To account for the procedure of creating PDQ-39SI scores from the eight suggested PDQ-39 scale scores we also used confirmatory factor analysis. Confirmatory factor analysis assesses statistically whether and to what extent empirical data fit a predefined hypothesized structure. Confirmatory factor analysis is therefore generally recommended over exploratory factor analysis when there is an a priori hypothesis regarding dimensionality [Floyd and Widaman 1995]. The extent to which empirical data accord with the hypothesized structure is assessed by a chi-square statistic that is expected to be nonsignificant when data fit the model.
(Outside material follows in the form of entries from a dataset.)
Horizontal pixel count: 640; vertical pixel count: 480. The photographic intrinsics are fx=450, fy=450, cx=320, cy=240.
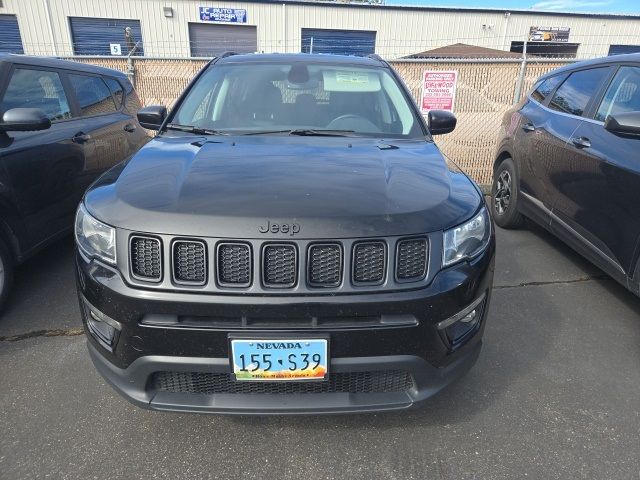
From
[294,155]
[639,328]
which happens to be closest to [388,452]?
[294,155]

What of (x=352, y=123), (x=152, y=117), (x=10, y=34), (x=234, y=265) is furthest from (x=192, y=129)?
(x=10, y=34)

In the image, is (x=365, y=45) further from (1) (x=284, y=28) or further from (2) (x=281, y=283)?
(2) (x=281, y=283)

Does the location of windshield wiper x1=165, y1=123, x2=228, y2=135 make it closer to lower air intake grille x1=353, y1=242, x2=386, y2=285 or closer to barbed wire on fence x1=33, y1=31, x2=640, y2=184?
lower air intake grille x1=353, y1=242, x2=386, y2=285

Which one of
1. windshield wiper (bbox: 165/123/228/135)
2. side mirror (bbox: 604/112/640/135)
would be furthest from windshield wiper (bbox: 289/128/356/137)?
side mirror (bbox: 604/112/640/135)

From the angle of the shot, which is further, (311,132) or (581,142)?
(581,142)

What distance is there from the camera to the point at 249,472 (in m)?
1.86

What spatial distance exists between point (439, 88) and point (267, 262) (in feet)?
19.6

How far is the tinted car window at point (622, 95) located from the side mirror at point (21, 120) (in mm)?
3866

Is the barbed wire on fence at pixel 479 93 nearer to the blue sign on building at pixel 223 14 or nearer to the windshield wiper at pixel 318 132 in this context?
the windshield wiper at pixel 318 132

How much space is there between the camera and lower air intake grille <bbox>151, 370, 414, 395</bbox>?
5.74ft

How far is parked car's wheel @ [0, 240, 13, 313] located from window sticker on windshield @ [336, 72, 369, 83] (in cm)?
249

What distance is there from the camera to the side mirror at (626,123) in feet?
8.54

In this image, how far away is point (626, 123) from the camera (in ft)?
8.66

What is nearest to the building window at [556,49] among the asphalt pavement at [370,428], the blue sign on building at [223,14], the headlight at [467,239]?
the blue sign on building at [223,14]
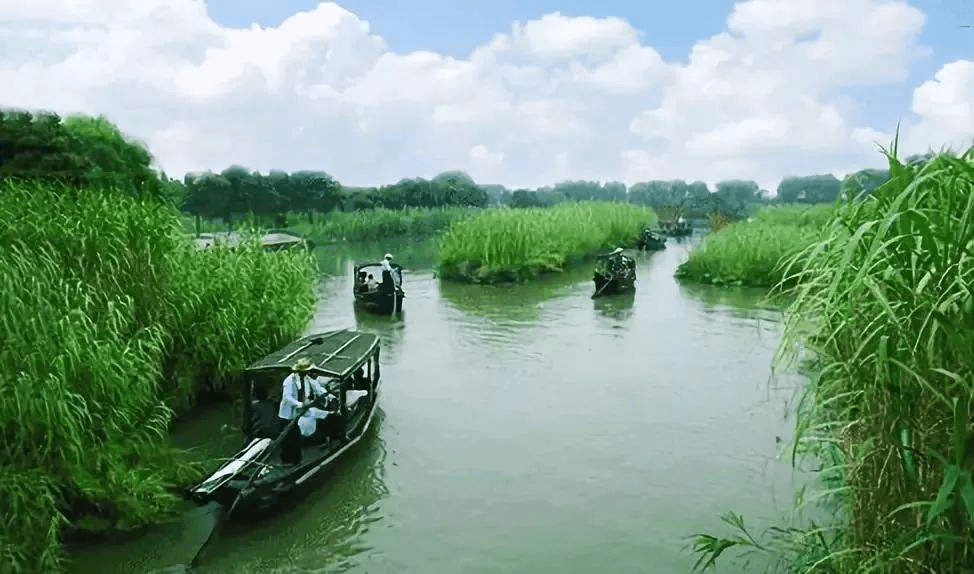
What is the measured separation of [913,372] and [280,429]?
725 centimetres

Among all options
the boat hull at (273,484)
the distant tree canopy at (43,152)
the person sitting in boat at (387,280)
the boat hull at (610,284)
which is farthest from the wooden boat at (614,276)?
the boat hull at (273,484)

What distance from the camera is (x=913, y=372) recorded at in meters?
3.81

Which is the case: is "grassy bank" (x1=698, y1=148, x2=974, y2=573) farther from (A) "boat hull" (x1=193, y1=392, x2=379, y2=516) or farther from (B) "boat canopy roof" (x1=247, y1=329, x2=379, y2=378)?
(B) "boat canopy roof" (x1=247, y1=329, x2=379, y2=378)

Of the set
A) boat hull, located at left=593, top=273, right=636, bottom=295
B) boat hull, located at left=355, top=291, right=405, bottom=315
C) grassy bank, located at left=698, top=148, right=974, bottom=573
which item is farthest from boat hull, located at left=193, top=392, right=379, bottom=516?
boat hull, located at left=593, top=273, right=636, bottom=295

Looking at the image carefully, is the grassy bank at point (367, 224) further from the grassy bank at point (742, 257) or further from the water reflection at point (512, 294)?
the grassy bank at point (742, 257)

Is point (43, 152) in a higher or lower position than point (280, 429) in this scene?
→ higher

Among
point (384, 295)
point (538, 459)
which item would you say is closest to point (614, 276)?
point (384, 295)

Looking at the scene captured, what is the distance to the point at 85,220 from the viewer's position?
958 centimetres

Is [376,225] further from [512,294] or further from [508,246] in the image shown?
[512,294]

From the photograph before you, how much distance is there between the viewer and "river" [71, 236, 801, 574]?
25.4 feet

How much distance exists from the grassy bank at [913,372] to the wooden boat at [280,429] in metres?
5.52

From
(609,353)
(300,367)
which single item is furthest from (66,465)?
(609,353)

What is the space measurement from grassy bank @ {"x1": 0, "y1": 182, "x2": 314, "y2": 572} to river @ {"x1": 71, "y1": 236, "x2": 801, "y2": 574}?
2.58 feet

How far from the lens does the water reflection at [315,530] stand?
24.7 feet
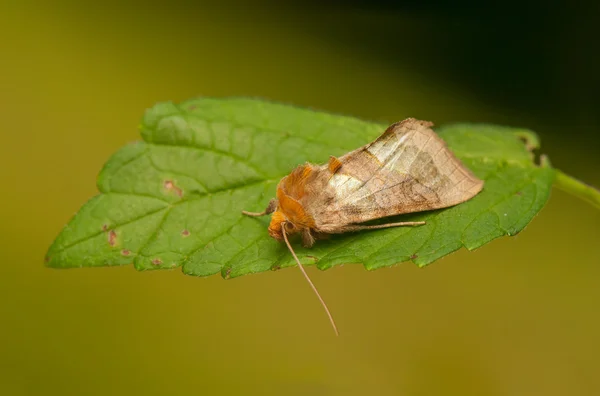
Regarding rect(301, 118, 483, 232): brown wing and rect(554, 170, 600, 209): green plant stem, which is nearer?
rect(554, 170, 600, 209): green plant stem

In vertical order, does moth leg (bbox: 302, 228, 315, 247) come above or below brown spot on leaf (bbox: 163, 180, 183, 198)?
below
Because this statistic is sensitive to sample size, goodness-of-fit is also assessed by various descriptive fit indices [Schermelleh-Engel and Moosbrugger 2003].

Analysis plan

All 39 items were analyzed regarding fit to the unrestricted (partial credit) Rasch model for ordered response categories. Unidimensionality was further scrutinized by PCA of the residuals followed by independent t-tests. Two estimated locations for each person were compared; one from the items with the strongest positive and one from the items with the strongest negative residual loadings (> ±0.3, respectively) on the first principal component (factor) [Tennant and Pallant 2006]. Unidimensionality was considered statistically supported if the proportion of significant individual t-tests, or the lower bound of the associated 95% binomial confidence interval (CI), did not exceed 0.05 [Tennant and Pallant 2006].
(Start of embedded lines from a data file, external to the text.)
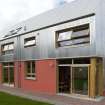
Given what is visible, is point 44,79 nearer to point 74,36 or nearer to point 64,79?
point 64,79

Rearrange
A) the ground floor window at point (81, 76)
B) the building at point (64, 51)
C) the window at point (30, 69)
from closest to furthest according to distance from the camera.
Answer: the ground floor window at point (81, 76), the building at point (64, 51), the window at point (30, 69)

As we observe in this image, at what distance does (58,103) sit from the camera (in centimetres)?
1540

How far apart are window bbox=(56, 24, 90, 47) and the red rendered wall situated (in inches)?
67.1

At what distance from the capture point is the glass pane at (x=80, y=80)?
57.2ft

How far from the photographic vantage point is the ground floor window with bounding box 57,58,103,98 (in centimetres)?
1683

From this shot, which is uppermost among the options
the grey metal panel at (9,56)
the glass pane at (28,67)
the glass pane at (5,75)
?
the grey metal panel at (9,56)

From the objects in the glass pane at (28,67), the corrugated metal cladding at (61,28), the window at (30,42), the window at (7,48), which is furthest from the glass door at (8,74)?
the window at (30,42)

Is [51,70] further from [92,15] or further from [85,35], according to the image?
[92,15]

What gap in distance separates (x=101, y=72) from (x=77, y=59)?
1871 mm

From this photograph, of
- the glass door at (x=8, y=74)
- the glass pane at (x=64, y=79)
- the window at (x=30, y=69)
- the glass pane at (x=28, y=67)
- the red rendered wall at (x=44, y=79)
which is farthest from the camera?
the glass door at (x=8, y=74)

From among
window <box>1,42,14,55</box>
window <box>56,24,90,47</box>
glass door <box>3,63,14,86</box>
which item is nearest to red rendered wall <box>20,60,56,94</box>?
window <box>56,24,90,47</box>

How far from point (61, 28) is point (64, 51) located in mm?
1695

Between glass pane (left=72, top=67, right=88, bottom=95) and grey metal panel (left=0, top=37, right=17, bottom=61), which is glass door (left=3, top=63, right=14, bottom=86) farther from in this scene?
glass pane (left=72, top=67, right=88, bottom=95)

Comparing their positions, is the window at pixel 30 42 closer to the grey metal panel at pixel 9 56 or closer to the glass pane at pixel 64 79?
the grey metal panel at pixel 9 56
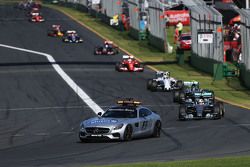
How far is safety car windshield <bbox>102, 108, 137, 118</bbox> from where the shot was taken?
1162 inches

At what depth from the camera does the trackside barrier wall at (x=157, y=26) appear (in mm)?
73188

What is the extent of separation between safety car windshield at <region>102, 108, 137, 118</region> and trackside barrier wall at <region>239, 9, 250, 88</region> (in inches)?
796

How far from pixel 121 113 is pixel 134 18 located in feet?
185

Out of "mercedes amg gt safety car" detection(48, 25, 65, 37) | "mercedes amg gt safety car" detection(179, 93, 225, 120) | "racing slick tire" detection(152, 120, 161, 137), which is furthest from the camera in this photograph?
"mercedes amg gt safety car" detection(48, 25, 65, 37)

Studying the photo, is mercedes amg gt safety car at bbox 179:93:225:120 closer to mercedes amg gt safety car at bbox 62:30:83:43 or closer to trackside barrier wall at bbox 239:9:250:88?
trackside barrier wall at bbox 239:9:250:88

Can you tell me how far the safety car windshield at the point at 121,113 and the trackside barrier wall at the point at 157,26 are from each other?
42.5m

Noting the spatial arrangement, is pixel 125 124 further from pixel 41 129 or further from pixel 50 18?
pixel 50 18

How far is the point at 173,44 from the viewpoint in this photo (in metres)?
77.6

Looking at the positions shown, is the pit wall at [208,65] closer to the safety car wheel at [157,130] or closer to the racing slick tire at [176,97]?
the racing slick tire at [176,97]

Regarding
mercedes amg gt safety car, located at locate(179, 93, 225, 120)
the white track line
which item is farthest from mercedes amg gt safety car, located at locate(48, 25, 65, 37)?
mercedes amg gt safety car, located at locate(179, 93, 225, 120)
Next, the hypothesized scales-to-summary index structure of the PDQ-39SI was assessed by confirmatory factor analysis. The a priori hypothesis that the eight PDQ-39 scales represent a single underlying construct was tested by means of chi-square statistics and four descriptive fit indices: the Goodness-of-Fit Index (GFI), the Adjusted Goodness-of-Fit Index (AGFI), the Comparative Fit Index (CFI), and the Root Mean Square Error of Approximation (RMSEA) [Schermelleh-Engel and Moosbrugger 2003].
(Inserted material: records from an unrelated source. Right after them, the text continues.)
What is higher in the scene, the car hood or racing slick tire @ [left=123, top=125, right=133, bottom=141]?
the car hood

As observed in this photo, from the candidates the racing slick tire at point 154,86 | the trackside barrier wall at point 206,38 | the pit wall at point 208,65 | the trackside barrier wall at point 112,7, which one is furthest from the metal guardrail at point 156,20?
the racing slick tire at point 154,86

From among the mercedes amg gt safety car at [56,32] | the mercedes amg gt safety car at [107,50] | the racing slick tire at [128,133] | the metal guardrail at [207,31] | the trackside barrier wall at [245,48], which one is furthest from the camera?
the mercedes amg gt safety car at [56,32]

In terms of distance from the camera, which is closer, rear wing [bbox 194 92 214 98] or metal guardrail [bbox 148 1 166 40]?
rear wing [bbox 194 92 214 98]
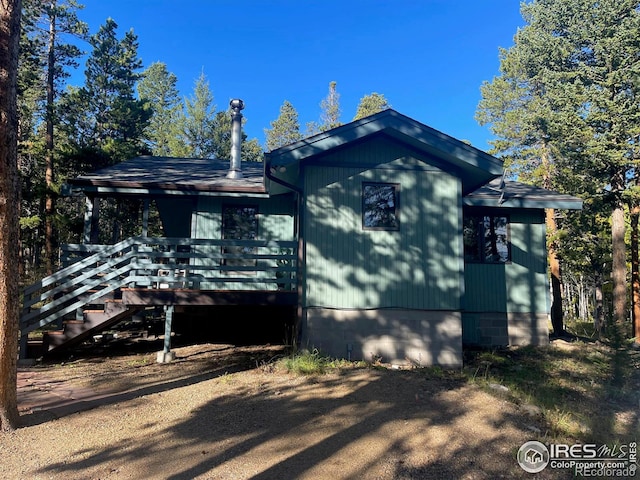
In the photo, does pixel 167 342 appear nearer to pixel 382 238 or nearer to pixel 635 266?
pixel 382 238

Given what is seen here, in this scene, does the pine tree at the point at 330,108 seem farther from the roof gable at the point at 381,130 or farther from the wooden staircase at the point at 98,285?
the wooden staircase at the point at 98,285

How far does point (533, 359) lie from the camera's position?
1059 cm

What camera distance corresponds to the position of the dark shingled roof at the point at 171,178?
10297 mm

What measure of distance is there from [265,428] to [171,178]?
7.89 metres

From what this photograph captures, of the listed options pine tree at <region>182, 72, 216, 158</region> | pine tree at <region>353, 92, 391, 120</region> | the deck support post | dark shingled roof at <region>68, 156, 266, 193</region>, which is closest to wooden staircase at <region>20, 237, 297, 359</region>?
the deck support post

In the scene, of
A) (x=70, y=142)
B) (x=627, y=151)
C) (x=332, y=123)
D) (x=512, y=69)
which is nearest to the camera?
(x=627, y=151)

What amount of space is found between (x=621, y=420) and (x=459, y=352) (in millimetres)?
2890

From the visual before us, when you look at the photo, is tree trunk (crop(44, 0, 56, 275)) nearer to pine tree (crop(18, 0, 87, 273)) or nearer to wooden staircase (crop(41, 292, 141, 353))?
pine tree (crop(18, 0, 87, 273))

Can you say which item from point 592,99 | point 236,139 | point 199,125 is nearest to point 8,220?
point 236,139

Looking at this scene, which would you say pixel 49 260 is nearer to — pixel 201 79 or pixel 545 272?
pixel 545 272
In case of signs of multidimensionality, two potential sources were explored. First, we examined the presence of DIF between genders and age groups (as defined by the median: 572 versus >72 years old). When DIF was detected, this was adjusted for by splitting items into subgroup specific items [Andrich et al. 2004-2005; Hagquist and Andrich 2004]. Secondly, we assessed if increasing health problems (as defined by PDQ-39SI scores) were reflected by increasing probabilities of endorsing response categories 0 (‘never’) through 4 (‘always’) by examining the thresholds between categories [Andrich et al. 2004-2005; Hagquist and Andrich 2004]. When disordered thresholds were found, we explored whether collapsing adjacent response categories improved model fit and unidimensionality. Analyses were performed using SPSS 14 (SPSS Inc., Chicago, IL), RUMM2020 (Rumm Laboratory Pty Ltd., Perth) and AMOS 5 (SmallWaters Corp., Chicago, IL) for Windows.

Results

Rasch analysis yielded a significant item-trait interaction chi-square statistic (χ², 300.064; p50.0001), indicating lack of overall model fit. Reliability was 0.96. Inspection of individual item fit suggested that 12 items did not fit the model (Table 2). Among these, eight items (23, 25, 30, 32, 33, 37, 38, and 39) displayed large positive residuals, indicating departure from unidimensionality. PCA followed by independent t-tests showed that the proportion of significantly different person measures based on items with strong positive and negative loadings on the first principal component was 0.36 (95% CI, 0.33–0.39). Similarly, confirmatory factor analysis of the proposed scales-to-summary index structure showed inadequate goodness-of-fit (Figure 1).

Table 2.

Rasch item and fit statistics for the PDQ-39^a.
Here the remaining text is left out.